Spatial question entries
— start —

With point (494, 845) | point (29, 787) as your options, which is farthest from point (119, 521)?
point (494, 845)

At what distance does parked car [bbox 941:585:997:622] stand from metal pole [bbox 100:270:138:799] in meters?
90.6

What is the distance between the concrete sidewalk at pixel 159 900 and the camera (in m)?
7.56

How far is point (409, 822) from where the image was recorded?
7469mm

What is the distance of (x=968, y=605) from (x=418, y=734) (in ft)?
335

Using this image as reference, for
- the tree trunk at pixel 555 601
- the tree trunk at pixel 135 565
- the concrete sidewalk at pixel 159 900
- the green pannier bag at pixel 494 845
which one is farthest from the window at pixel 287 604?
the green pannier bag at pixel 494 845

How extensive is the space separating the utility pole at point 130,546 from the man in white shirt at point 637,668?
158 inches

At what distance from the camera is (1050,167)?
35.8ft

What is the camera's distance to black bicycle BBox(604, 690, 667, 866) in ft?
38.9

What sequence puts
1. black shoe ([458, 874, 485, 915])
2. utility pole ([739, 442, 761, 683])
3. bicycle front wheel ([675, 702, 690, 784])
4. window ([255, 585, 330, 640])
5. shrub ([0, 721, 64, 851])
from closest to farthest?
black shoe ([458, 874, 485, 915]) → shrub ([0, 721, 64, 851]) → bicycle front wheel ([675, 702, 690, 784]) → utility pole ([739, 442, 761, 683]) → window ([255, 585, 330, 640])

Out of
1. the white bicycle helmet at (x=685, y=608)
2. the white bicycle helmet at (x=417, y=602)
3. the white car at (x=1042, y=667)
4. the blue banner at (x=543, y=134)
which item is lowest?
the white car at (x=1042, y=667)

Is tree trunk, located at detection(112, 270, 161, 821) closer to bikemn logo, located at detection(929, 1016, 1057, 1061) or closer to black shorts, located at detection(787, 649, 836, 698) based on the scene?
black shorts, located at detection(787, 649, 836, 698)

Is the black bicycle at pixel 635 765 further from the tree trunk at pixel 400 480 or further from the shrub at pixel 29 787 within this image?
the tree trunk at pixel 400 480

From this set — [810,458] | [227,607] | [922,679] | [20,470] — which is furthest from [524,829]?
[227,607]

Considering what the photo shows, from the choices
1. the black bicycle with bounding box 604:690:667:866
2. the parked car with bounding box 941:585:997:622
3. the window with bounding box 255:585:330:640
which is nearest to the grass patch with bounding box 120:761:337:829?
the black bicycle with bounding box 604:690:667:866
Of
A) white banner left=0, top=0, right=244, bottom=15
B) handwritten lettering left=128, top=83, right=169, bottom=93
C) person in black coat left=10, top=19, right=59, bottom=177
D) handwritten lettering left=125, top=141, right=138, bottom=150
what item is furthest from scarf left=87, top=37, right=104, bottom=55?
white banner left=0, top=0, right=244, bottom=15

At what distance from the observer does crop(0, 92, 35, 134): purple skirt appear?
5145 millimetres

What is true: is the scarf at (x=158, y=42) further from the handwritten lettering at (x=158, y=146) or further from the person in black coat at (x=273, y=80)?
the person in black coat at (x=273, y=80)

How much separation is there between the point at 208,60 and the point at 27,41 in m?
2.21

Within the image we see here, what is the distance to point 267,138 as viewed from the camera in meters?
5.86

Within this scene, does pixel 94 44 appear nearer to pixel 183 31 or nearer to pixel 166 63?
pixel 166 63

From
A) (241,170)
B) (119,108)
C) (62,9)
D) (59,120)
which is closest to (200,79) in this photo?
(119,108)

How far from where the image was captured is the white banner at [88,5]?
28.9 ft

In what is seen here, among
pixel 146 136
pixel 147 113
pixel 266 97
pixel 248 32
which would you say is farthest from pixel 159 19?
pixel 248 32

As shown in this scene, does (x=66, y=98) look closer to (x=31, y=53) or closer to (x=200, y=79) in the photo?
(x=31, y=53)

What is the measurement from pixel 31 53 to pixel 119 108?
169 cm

— end —

▸ Aim of the exercise: Copy all the lines, exactly.

▸ Task result:
With point (494, 845) | point (29, 787) as your options, which is farthest from point (119, 521)?
point (494, 845)

At what distance does parked car [bbox 941:585:997:622] stand from metal pole [bbox 100:270:138:799] in meters?
90.6

What is the distance between the concrete sidewalk at pixel 159 900 and the camera (in m)?
7.56

How far is point (409, 822) from where the image was recorded?
7469mm

What is the distance of (x=968, y=605) from (x=418, y=734) (in ft)?
335

Using this image as reference, for
- the tree trunk at pixel 555 601
- the tree trunk at pixel 135 565
- the concrete sidewalk at pixel 159 900
- the green pannier bag at pixel 494 845
which one is farthest from the window at pixel 287 604?
the green pannier bag at pixel 494 845

How extensive is the space separating the utility pole at point 130,546 from the man in white shirt at point 637,668?
158 inches

At what distance from the camera is (1050,167)?
35.8ft

What is the camera's distance to black bicycle BBox(604, 690, 667, 866) in ft?
38.9

What sequence puts
1. black shoe ([458, 874, 485, 915])
2. utility pole ([739, 442, 761, 683])
3. bicycle front wheel ([675, 702, 690, 784])
4. window ([255, 585, 330, 640])
5. shrub ([0, 721, 64, 851])
from closest to farthest?
black shoe ([458, 874, 485, 915]) → shrub ([0, 721, 64, 851]) → bicycle front wheel ([675, 702, 690, 784]) → utility pole ([739, 442, 761, 683]) → window ([255, 585, 330, 640])

Out of
1. the white bicycle helmet at (x=685, y=608)
2. the white bicycle helmet at (x=417, y=602)
3. the white car at (x=1042, y=667)
4. the blue banner at (x=543, y=134)
which item is lowest?
the white car at (x=1042, y=667)

Is tree trunk, located at detection(112, 270, 161, 821) closer to bikemn logo, located at detection(929, 1016, 1057, 1061) or closer to black shorts, located at detection(787, 649, 836, 698) based on the scene?
black shorts, located at detection(787, 649, 836, 698)

Is the black bicycle at pixel 635 765 further from the tree trunk at pixel 400 480 or further from the shrub at pixel 29 787 within this image?
the tree trunk at pixel 400 480

From this set — [810,458] | [227,607] | [922,679] | [20,470] — which is furthest from [524,829]?
[227,607]

Considering what the photo shows, from the choices
1. the black bicycle with bounding box 604:690:667:866
2. the parked car with bounding box 941:585:997:622
3. the window with bounding box 255:585:330:640
which is nearest to the grass patch with bounding box 120:761:337:829?
the black bicycle with bounding box 604:690:667:866
Of
A) white banner left=0, top=0, right=244, bottom=15
B) handwritten lettering left=128, top=83, right=169, bottom=93
C) person in black coat left=10, top=19, right=59, bottom=177
D) handwritten lettering left=125, top=141, right=138, bottom=150
what item is furthest from scarf left=87, top=37, right=104, bottom=55?
white banner left=0, top=0, right=244, bottom=15

At what distance from the observer does crop(0, 92, 35, 134): purple skirt appear?
5145 millimetres

What is true: is the scarf at (x=158, y=42) further from the handwritten lettering at (x=158, y=146) or further from the person in black coat at (x=273, y=80)?
the person in black coat at (x=273, y=80)

How much separation is there between the point at 208,60 and the point at 27,41 in m?
2.21

Within the image we see here, what is the distance to point 267,138 as viewed from the camera in meters?
5.86

Within this scene, does pixel 94 44 appear nearer to pixel 183 31 or nearer to pixel 166 63?
pixel 166 63

From
A) (241,170)
B) (119,108)
C) (62,9)
D) (59,120)
which is closest to (200,79) in this photo?
(119,108)

How far from where the image was captured is the white banner at [88,5]?
28.9 ft

In what is seen here, among
pixel 146 136
pixel 147 113
pixel 266 97
pixel 248 32
which would you say is farthest from pixel 159 19?
pixel 248 32

As shown in this scene, does (x=66, y=98) look closer to (x=31, y=53) or closer to (x=200, y=79) in the photo?
(x=31, y=53)

What is the measurement from pixel 31 53 to pixel 119 108?
169 cm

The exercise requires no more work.